Implementation:Facebookresearch Audiocraft MagnetLMModel
| Knowledge Sources | |
|---|---|
| Domains | Audio_Generation, Transformer, Masked_Generation |
| Last Updated | 2026-02-14 01:00 GMT |
Overview
Concrete tool for non-autoregressive masked audio token generation using iterative parallel decoding provided by the AudioCraft library.
Description
MagnetLMModel extends the base LMModel transformer to support MAGNeT-style masked generation. Instead of autoregressive left-to-right token prediction, it uses iterative parallel decoding: tokens are initially fully masked, then progressively revealed over multiple decoding steps using a cosine masking schedule. Each codebook level is decoded independently with its own set of decoding steps, and classifier-free guidance is annealed from a maximum to minimum coefficient across steps.
Usage
Import this class when building or loading MAGNeT models for text-to-music or text-to-sound generation. It replaces the autoregressive generation of standard LMModel with faster parallel masked decoding.
Code Reference
Source Location
- Repository: Facebookresearch_Audiocraft
- File: audiocraft/models/lm_magnet.py
- Lines: 1-500
Signature
class MagnetLMModel(LMModel):
def __init__(self, subcodes_context: int = 5, compression_model_framerate: int = 50,
segment_duration: int = 10, span_len: int = 3, **kwargs):
"""
Args:
subcodes_context: Number of cross-attention steps for sub-codebooks.

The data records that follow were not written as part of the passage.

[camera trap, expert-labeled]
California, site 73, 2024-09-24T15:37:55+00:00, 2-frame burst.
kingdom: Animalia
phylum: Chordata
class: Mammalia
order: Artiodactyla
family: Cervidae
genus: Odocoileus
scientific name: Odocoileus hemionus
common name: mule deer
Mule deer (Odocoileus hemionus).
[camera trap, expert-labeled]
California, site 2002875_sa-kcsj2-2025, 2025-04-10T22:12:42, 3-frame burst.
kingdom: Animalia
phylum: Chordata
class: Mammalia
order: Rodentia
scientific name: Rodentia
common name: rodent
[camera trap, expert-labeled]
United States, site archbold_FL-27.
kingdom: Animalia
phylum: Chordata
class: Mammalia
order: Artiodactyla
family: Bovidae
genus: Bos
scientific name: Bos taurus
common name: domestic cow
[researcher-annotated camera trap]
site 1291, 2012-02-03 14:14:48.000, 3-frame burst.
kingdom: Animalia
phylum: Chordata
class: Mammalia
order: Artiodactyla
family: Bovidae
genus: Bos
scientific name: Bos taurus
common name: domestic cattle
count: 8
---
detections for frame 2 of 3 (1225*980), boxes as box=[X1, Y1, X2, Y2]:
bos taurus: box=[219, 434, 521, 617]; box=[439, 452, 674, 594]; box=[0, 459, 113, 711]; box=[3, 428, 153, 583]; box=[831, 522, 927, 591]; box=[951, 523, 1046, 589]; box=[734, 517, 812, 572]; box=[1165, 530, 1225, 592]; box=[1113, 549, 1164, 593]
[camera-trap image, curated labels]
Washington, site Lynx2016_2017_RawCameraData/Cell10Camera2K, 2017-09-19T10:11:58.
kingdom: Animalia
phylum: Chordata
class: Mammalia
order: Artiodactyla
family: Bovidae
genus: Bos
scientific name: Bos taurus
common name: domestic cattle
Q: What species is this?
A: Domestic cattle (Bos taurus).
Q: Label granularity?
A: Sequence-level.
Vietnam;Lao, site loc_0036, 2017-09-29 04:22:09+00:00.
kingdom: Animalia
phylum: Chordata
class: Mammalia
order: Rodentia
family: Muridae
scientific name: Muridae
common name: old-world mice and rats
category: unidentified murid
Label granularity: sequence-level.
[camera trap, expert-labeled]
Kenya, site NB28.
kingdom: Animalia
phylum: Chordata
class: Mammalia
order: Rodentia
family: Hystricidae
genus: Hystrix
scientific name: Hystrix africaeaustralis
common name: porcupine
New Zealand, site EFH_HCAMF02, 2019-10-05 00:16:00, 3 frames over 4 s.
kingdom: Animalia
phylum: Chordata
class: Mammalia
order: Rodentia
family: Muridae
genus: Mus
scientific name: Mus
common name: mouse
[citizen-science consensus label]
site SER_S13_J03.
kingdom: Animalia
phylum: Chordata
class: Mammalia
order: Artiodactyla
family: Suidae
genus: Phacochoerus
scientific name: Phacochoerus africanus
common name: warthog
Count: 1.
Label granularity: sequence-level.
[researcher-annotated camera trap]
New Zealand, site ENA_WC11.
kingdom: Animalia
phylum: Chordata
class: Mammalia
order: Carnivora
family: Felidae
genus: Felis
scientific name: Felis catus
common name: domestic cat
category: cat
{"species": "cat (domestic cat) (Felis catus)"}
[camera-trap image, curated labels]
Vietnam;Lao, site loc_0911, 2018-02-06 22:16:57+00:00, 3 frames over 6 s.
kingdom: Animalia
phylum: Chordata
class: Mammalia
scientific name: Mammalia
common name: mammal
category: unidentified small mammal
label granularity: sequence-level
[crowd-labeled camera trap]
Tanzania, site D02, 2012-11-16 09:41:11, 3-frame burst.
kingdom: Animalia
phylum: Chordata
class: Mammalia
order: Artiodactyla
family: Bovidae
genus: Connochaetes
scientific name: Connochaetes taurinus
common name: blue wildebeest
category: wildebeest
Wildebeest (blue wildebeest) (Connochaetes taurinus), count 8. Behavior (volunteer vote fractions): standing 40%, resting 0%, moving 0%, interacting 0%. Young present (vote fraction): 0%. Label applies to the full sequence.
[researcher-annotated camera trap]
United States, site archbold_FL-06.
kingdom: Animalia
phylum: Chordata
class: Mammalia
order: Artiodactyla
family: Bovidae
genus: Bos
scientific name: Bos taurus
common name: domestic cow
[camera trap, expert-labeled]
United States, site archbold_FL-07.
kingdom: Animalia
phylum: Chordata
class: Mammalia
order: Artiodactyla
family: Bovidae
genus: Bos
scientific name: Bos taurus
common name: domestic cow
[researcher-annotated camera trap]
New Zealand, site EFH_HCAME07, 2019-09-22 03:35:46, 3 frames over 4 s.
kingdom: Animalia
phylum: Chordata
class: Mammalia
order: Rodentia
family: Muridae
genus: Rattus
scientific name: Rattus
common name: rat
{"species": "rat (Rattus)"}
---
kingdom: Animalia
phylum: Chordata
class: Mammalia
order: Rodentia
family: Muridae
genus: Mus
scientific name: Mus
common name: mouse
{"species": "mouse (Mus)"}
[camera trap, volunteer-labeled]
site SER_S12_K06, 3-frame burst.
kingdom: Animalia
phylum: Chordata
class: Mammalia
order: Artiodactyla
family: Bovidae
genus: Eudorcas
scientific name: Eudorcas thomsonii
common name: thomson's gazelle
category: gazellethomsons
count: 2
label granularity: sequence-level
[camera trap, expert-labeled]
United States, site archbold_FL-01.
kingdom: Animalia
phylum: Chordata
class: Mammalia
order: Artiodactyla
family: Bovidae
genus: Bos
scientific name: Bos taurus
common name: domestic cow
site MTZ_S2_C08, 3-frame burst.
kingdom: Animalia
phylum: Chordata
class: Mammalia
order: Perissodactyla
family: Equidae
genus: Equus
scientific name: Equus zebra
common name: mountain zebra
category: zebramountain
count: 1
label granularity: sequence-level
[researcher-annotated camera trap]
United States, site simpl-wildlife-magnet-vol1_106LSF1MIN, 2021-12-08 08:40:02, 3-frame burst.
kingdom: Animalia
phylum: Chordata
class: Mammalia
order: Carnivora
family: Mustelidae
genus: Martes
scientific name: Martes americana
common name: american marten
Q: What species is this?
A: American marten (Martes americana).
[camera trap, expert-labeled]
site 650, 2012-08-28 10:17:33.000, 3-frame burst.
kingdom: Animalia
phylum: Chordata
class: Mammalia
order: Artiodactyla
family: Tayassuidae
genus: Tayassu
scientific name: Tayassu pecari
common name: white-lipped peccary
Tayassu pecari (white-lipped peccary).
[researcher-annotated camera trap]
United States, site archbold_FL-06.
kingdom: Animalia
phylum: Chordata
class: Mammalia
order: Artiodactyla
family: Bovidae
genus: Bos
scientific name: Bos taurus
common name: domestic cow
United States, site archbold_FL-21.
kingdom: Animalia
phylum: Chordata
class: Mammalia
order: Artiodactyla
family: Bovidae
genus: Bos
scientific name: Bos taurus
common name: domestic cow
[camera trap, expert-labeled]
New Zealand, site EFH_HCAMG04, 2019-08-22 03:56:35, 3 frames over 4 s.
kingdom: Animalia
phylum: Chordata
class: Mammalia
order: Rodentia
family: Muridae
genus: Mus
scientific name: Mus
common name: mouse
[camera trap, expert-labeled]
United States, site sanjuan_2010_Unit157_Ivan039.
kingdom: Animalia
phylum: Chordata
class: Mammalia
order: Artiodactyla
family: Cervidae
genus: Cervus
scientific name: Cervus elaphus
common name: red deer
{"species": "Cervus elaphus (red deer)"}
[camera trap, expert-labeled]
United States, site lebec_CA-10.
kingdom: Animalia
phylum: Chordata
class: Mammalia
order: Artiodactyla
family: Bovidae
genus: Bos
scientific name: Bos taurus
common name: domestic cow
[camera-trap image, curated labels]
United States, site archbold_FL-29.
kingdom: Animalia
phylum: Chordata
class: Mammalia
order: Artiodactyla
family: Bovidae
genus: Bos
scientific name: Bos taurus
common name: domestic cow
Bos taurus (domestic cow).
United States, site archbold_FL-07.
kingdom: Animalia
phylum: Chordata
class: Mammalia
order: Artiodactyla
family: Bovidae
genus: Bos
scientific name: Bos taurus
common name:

compression_model_framerate: Frame rate of the compression model.
segment_duration: Duration of audio segments in seconds.
span_len: Length of atomic masking spans.
"""
Import
from audiocraft.models.lm_magnet import MagnetLMModel
I/O Contract
Inputs
| Name | Type | Required | Description |
|---|---|---|---|
| sequence | torch.Tensor | Yes | Input token sequences [B, K, T] |
| conditions | list | Yes | List of ConditioningAttributes |
| condition_tensors | dict | No | Pre-computed condition tensors |
| stage | int | No | Current codebook stage for training |
Outputs
| Name | Type | Description |
|---|---|---|
| logits | torch.Tensor | Predicted logits [B, K, T, card] |
| mask | torch.Tensor | Valid token mask [B, K, T] |
Usage Examples
Loading via MAGNeT Model
from audiocraft.models import MAGNeT
# MagnetLMModel is loaded internally by MAGNeT.get_pretrained
model = MAGNeT.get_pretrained('facebook/magnet-small-10secs')
model.set_generation_params(
use_sampling=True,
top_p=0.9,
temperature=3.0,
decoding_steps=[20, 10, 10, 10],
)
wav = model.generate(['dog barking in a park'])